51.1 x 41 cm
Art of War 1, City in Broad Daylight, Leaving the House, Justice is a Virtue, and Lions are Stronger than Men are linocut prints from the series Sultana’s Dream . This series by artist Chitra Ganesh comprises a large-scale narrative suite inspired by a 1905 feminist utopian (eponymous) text written by a Bengali writer and social reformer, Rokeya Sakhhawat Hossain. Educated thanks to the support of her elite family, Hossain was one of the few Bengali women of her generation writing in English. The text Sultana’s Dream , though not as well known, holds a singular position among early feminist science fiction. This series of linocut prints draws on Hossain’s text and connects with problems shaping 21st-century life: apocalyptic environmental disaster, the disturbing persistence of gender-based inequality, the power of the wealthy few against the economic struggles of the majority, and ongoing geopolitical conflicts that cause widespread death and suffering. Protests scenes, revisited myths, or dreams, the linocut scenes all illustrate an alternative future in which gender roles in India are reversed and women occupy broad-ranging positions of power. These works demonstrate the enduring relevance of utopian imaginaries in offering means of envisioning a more just future.

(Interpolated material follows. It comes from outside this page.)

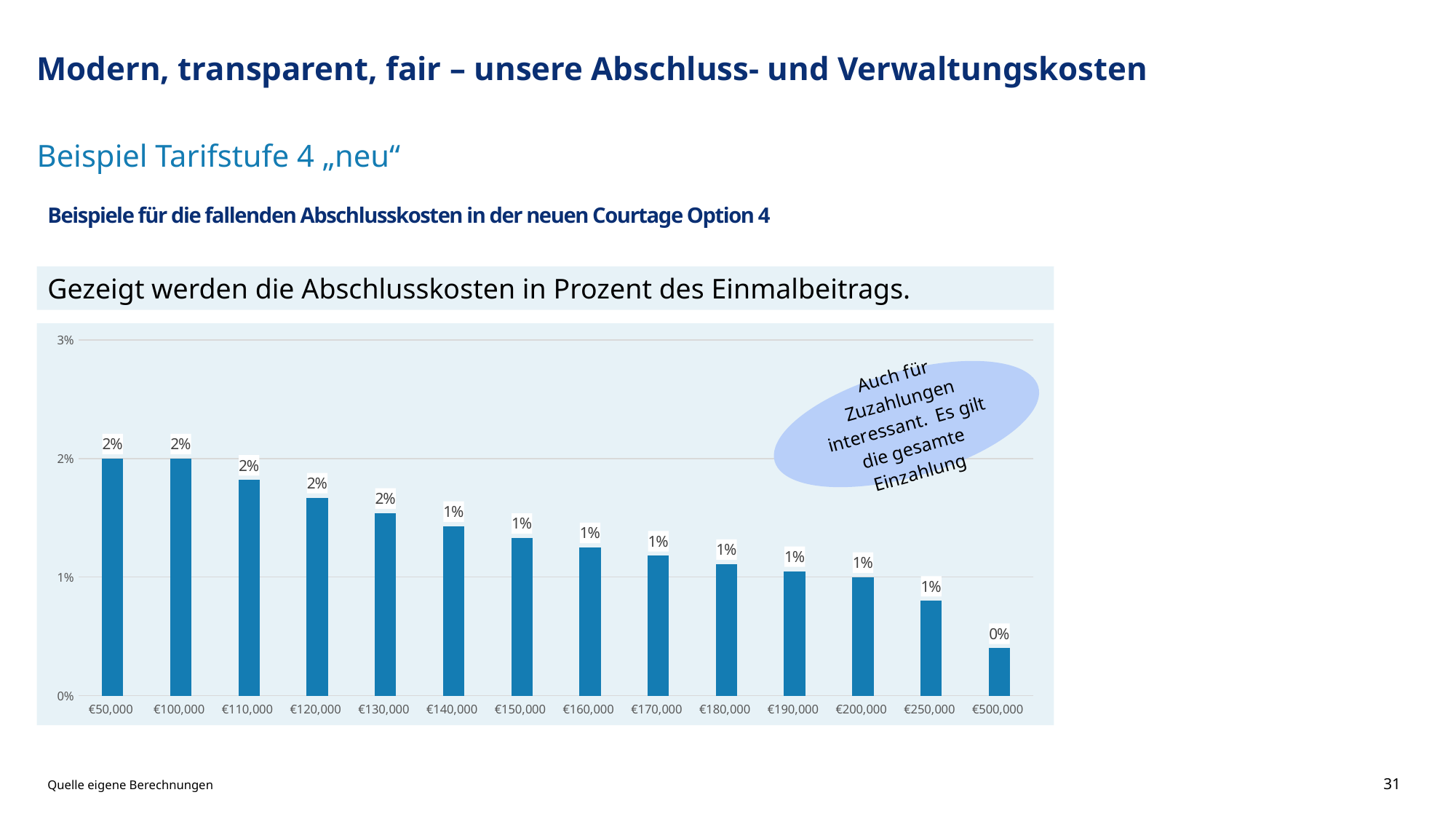
Do the bar values rise or fall as the Einmalbeitrag increases along the x axis? fall What is the highest tick value shown on the y axis of the chart? 3% What is the data label shown for €130,000? 2% What kind of chart is shown on the slide? bar chart What is the data label shown for €500,000? 0% Which bar is taller, €50,000 or €250,000? €50,000 Is the value for €110,000 greater or less than 2%? less What is the data label shown for €50,000? 2% What is the data label shown for €150,000? 1% Which category has the lowest bar in the chart? €500,000 Is the value for €500,000 greater or less than 1%? less How many categories (Einmalbeitrag amounts) are shown on the x axis of the chart? 14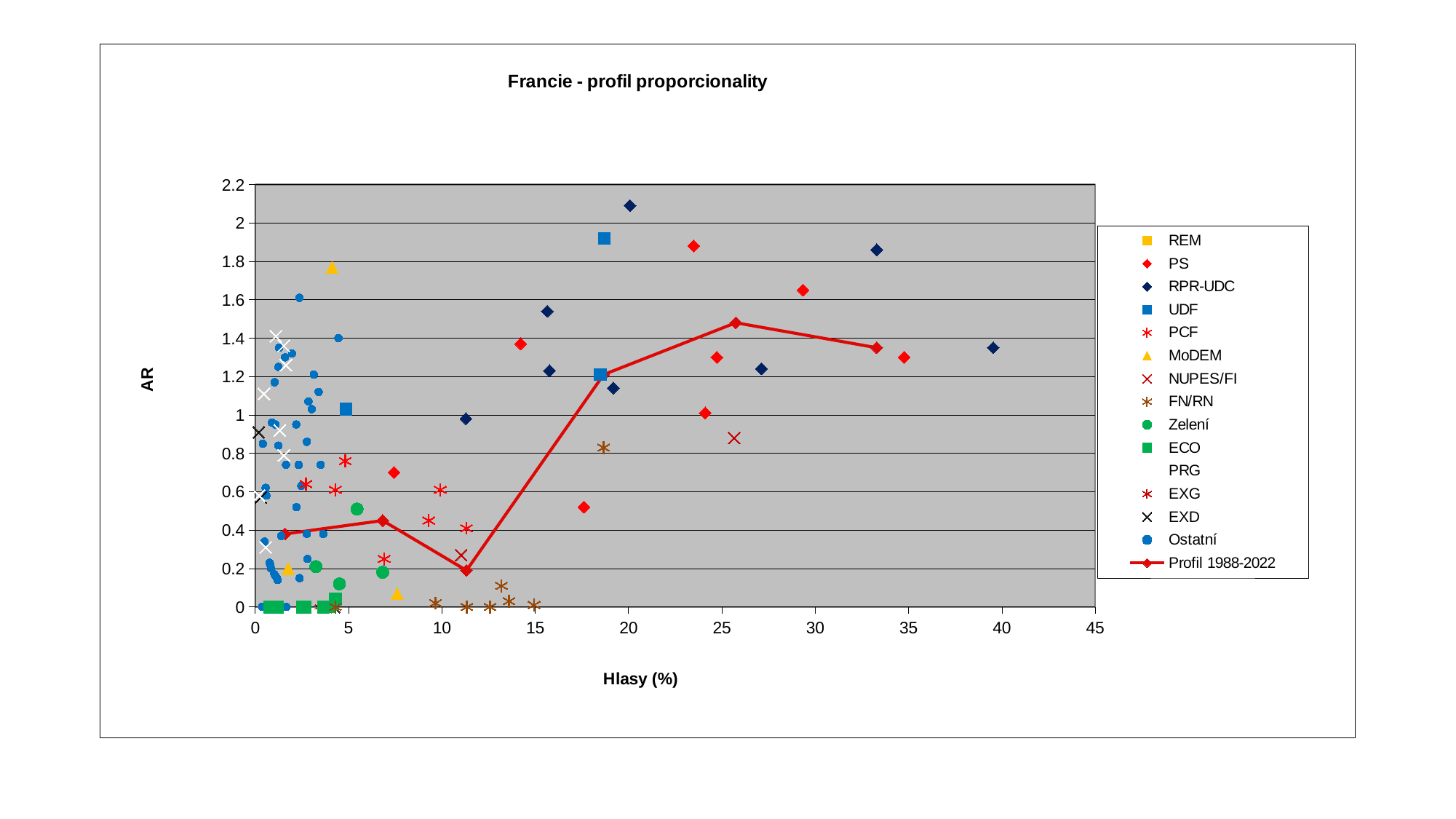
What is the title of the chart? Francie - profil proporcionality Which series contains the point with the highest AR value on the chart? RPR-UDC Which is higher on the AR axis: the Profil 1988-2022 point near 25% or the one near 33% on the Hlasy axis? the point near 25% Is the lowest point of the Profil 1988-2022 line greater or less than 0.4 on the AR axis? less Is the peak of the Profil 1988-2022 line greater or less than 1.6 on the AR axis? less What kind of chart is shown on the slide? scatter chart Does the Profil 1988-2022 line rise or fall between roughly 11% and 25% on the Hlasy axis? rise What is the label of the horizontal axis? Hlasy (%) How many points make up the Profil 1988-2022 line? 6 Is the highest point on the chart greater or less than 2 on the AR axis? greater How many entries does the chart's legend list? 15 What is the maximum value shown on the Hlasy (%) axis? 45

Spanning printmaking, sculpture, and video, Chitra Ganesh’s work draws from broad-ranging material and historic reference points, including surrealism, expressionism, Hindu, Greek and Buddhist iconographies, South Asian pictorial traditions, 19th-century European portraiture and fairy tales, comic books, song lyrics, science fiction, Bollywood posters, news and media images. The process of automatic writing is central to the practice of the Indian-American artist and emerges from dissecting myths to retrieve critical moments of abjection, desire, and loss. By layering disparate materials and visual languages, Ganesh considers alternate narratives of sexuality and power.